If you missed my last post, I shared that 2019 came with the realization that I need to spend more time doing what I love: Art. So this week, I recorded my game plan for becoming a professional artist.
Now, artsy-ness isn’t everyone’s jam. But don’t tune out yet. Because if you want to make any change in your life or business, you’ll want to follow the same steps:
1) Define who you want to become (not what you want to do)
Let’s say you want to build some muscle, so you decide you’ll work out more. That’s dandy. But the problem is, the person you are today isn’t equipped to do that. If you were, you’d already be doing it. You need to become a new person.
Does that make sense? It sounds silly, but it’s a useful mindset shift. It’s the same concept behind the phrase “What got you here won’t get you there.”
The key to massive change isn’t just adding a task to your to-do list. It’s becoming a person who’s able and willing to do that task automatically, over and over again.
Focus on BEING the person, not DOING the thing. When your mind is in the right place, the doing will happen on its own.
2) Find out what that person does every day
Okay, so you need to become someone who works out regularly. Now, you have to move from the mindset to the tactical. On a practical level, what does a person like that do every day?
Maybe they go to the gym before work. They probably have a healthy eating plan, and they hang out with other fit-minded folks.
Your goal here is to build a mental image of the alternative lifestyle you want to take on. But getting the exact answers requires research. Look up blogs of people who are doing what you want to do. Find role models wherever you can. Look at what they’re doing every day. Take note.
And this applies to anything. You want to become a professional chef? Look up your kitchen heroes on Wikipedia and search YouTube for interviews. See how they live their life—or, maybe, how they lived their life in their earlier days of chef-dom. That probably means cooking every day, attending cooking events, staying current on cool food trends… I don’t know. But you will soon. Get out there and make a list.
3) Now, live as much like that person as possible
When you feel unmotivated, ask: Would my ideal self sit here, or would they go do thing?
They’d go do the thing. Of course.
It’s all about setting aside the time to do the activities that will move you toward your goal.
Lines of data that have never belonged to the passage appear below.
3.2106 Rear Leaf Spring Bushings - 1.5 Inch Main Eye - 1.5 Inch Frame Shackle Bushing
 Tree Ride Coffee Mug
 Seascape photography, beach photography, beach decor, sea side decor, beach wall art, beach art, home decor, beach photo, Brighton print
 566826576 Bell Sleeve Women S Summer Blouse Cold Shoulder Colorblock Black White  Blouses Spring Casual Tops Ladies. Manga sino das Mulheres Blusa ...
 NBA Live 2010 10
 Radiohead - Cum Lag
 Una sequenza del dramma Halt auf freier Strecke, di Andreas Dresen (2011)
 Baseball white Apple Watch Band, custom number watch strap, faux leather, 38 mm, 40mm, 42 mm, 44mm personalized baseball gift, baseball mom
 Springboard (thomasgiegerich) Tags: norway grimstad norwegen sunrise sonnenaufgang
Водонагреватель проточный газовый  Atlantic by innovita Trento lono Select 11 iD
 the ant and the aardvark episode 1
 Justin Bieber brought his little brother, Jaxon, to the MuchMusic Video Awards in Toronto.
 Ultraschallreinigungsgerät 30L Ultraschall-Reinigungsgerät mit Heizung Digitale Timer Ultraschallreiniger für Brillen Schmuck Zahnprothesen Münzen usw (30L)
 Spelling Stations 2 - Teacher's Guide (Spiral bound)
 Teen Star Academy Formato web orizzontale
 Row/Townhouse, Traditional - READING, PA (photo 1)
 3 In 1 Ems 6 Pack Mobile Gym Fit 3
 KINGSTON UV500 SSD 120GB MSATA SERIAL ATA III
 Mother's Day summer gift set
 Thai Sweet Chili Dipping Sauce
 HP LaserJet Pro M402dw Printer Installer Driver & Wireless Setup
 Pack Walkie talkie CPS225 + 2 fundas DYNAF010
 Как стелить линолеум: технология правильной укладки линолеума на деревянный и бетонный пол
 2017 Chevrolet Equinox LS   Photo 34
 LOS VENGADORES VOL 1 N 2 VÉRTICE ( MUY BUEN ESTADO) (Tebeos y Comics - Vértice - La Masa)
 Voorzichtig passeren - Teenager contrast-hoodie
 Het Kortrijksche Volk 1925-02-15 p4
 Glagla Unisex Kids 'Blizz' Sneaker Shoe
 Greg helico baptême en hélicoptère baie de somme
Now sometimes, change starts really small. You’re only able to work out on weekends, or you don’t have time to focus on your cooking skills every night. It doesn’t matter. The point is to take action. Get in motion and stay in motion. Once you’re moving, the next steps become clear.
4) Practice intentionally
Learning a new skill is addicting. Those first few weeks, you see a lot of change. And then it inevitably plateaus. The workout gets boring. You’ve got a few recipes down and never seem to have time to experiment with new ones. You start to become complacent.
Guess what? That’s perfectionism. That’s fear. There’s a scared voice telling you to just stick with what you know because you’re so good at it already. But it’s a trap.
This is where intentional practice has to take over. It’s not enough to do the same thing over and over. Especially for a big change, you have to keep moving forward. Staying in one place is actually falling behind.
So get out there and find where you need to improve. Dedicate yourself to completing the change. And this doesn’t have to be on your own—take classes, find mentors, learn from your community.